I have a cluster with 5 nodes, 4 data nodes, one node which works as balancer, 8 shards per index, 1 replica, 7 indices.
Another Spark cluster with 3 nodes which executes 8 executors. It indexes documents in ES with the ES-Hadoop library.
I use Spark 1.6, ES 2.2.0.
When I execute Spark I configure "es.nodes" with my four data nodes of ES, although I have do tests with three of two nodes.
If I miss one node thinks starts going pretty bad. Once, Spark was enabled to index documents any more others times It doesn't work right. it usually indexed about 25K/35K documents per second. After missed a node it begins to index about 500 documents per seconds.

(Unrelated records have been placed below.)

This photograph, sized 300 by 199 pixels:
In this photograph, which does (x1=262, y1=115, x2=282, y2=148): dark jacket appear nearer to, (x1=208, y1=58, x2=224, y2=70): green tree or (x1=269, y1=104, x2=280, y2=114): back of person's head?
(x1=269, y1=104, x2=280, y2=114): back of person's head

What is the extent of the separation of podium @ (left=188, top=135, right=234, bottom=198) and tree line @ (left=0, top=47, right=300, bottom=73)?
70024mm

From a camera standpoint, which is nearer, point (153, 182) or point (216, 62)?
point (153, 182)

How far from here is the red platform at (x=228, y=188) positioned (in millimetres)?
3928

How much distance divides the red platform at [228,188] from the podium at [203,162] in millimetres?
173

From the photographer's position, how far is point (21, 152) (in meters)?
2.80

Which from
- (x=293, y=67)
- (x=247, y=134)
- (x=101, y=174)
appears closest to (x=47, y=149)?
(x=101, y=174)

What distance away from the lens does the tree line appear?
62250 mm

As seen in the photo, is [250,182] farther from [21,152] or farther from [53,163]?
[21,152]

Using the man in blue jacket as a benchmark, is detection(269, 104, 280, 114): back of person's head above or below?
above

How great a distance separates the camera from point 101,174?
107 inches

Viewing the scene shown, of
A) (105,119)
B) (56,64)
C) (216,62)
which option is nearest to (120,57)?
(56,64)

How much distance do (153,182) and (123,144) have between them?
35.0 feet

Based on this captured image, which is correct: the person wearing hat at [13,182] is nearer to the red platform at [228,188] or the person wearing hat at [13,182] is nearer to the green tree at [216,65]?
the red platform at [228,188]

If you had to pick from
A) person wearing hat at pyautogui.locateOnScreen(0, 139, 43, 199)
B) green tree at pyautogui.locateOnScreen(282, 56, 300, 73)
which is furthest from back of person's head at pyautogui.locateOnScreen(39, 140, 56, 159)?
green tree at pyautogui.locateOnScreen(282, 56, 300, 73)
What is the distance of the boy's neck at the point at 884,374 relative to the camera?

If I check Marvel, the chart with the right behavior is close to a line between 25K/30K index rate. When I miss a node is a line with 0 index rate and sometimes it has peaks with 15K/20K index rate.
I couldn't figure out anything in the Spark and ES logs.
I did another test as well. I stopped Spark and one ES node, deleted all indices in ES (my indices and marvel indices) and started Spark again and works right. A couple minutes later I restart the another ES node and things start working bad. What before took about 3 seconds to be indexed now takes 1.2min. I thought it could be about replicating the shards but after a while, when shards are right it keeps the same behavior. Anyway how I deleted all indices they doesn't have too many data.
Any clue about what it could be happening?
I thought with the last test that when Spark starts it could be see three nodes to the ES cluster and caches where each shard is per each index.
So, when I start the another node it goes to the old node when the shard has been relocated to the restarted node. Anyway, I should see a lot of fails in the logs if that's right and I don't see anything.
The general question is. How is Spark affected with you miss a ES node?